* **The problem**
Transcribe the entries below exactly; leave every image out.

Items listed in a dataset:
════════════════════
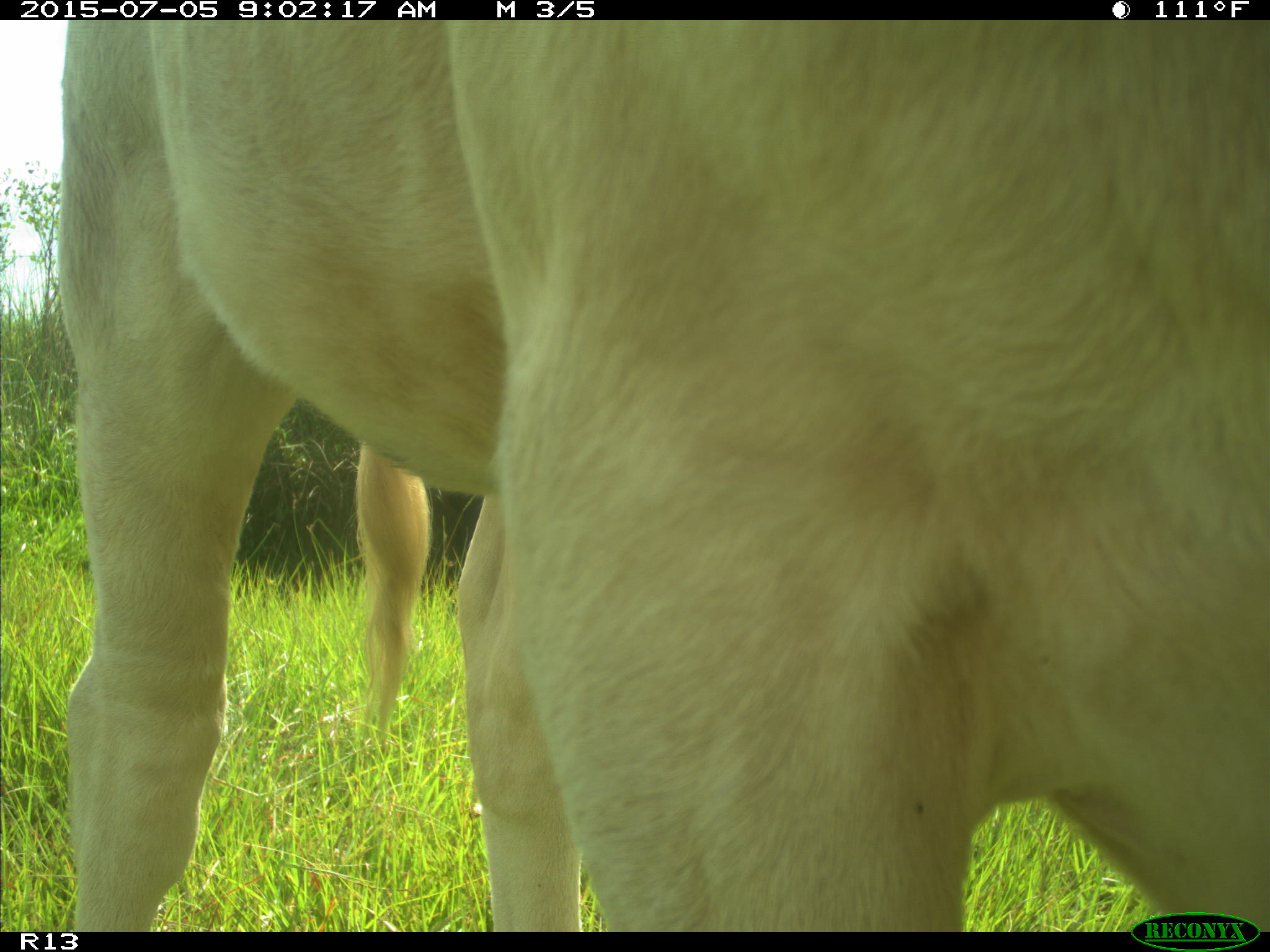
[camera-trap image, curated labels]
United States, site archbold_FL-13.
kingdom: Animalia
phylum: Chordata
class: Mammalia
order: Artiodactyla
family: Bovidae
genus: Bos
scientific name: Bos taurus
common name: domestic cow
Bos taurus (domestic cow).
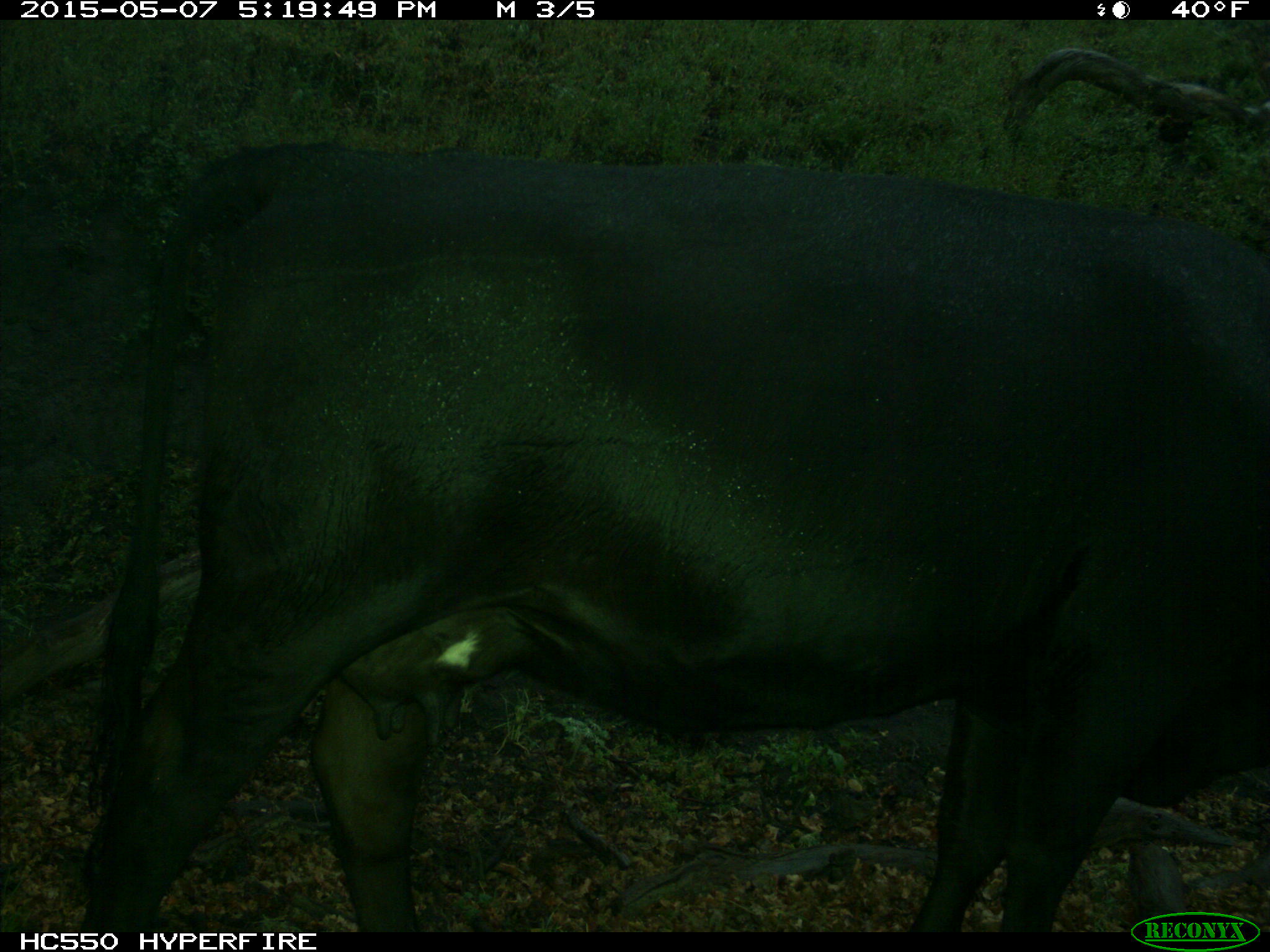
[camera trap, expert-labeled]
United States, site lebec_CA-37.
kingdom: Animalia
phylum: Chordata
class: Mammalia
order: Artiodactyla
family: Bovidae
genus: Bos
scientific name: Bos taurus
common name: domestic cow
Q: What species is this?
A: Bos taurus (domestic cow).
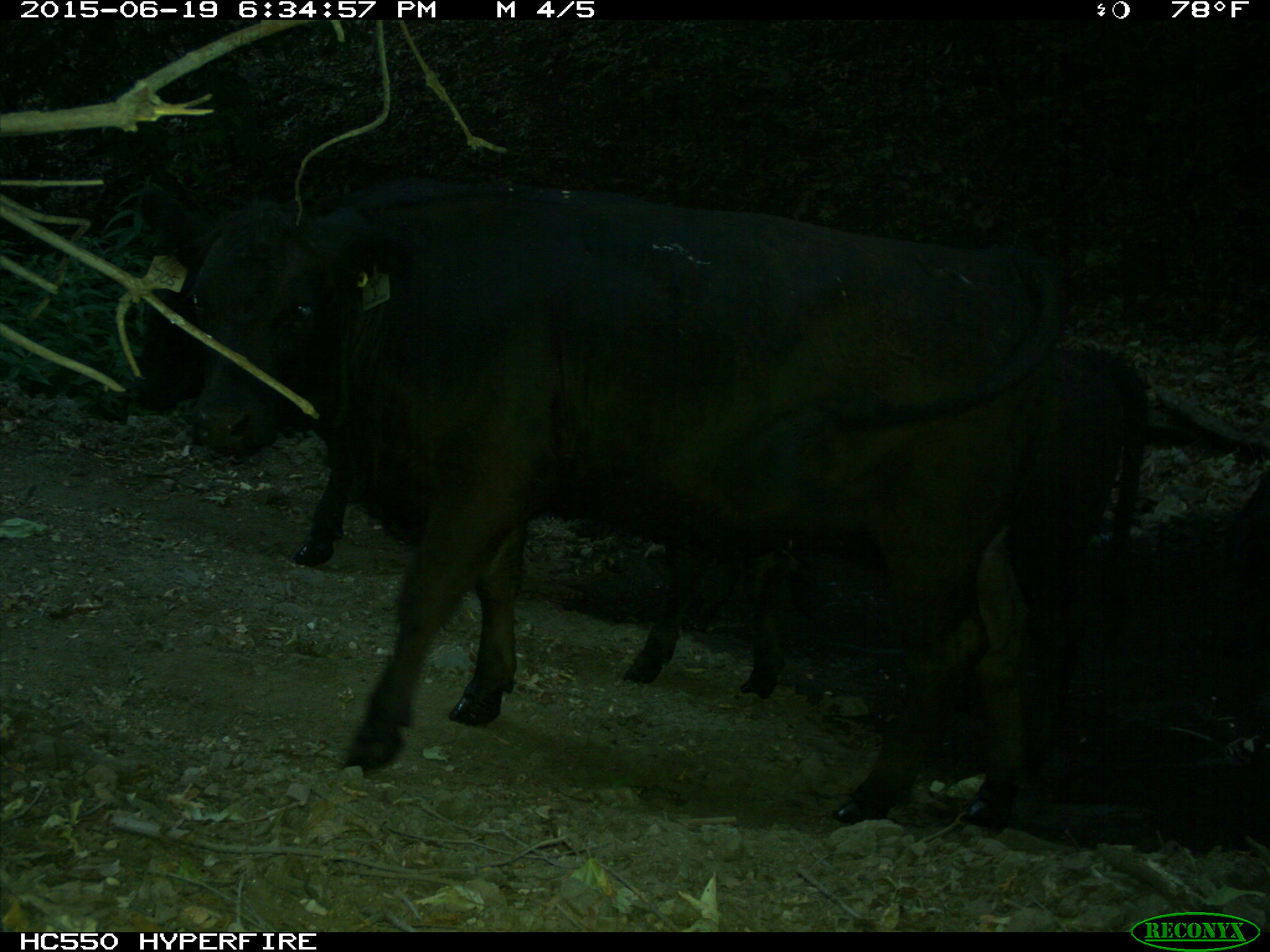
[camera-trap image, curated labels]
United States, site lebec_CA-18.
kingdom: Animalia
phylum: Chordata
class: Mammalia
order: Artiodactyla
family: Bovidae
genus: Bos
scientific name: Bos taurus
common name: domestic cow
════════════════════
* **Response area**
[camera-trap image, curated labels]
United States, site archbold_FL-13.
kingdom: Animalia
phylum: Chordata
class: Mammalia
order: Artiodactyla
family: Bovidae
genus: Bos
scientific name: Bos taurus
common name: domestic cow
Bos taurus (domestic cow).
[camera trap, expert-labeled]
United States, site lebec_CA-37.
kingdom: Animalia
phylum: Chordata
class: Mammalia
order: Artiodactyla
family: Bovidae
genus: Bos
scientific name: Bos taurus
common name: domestic cow
Q: What species is this?
A: Bos taurus (domestic cow).
[camera-trap image, curated labels]
United States, site lebec_CA-18.
kingdom: Animalia
phylum: Chordata
class: Mammalia
order: Artiodactyla
family: Bovidae
genus: Bos
scientific name: Bos taurus
common name: domestic cow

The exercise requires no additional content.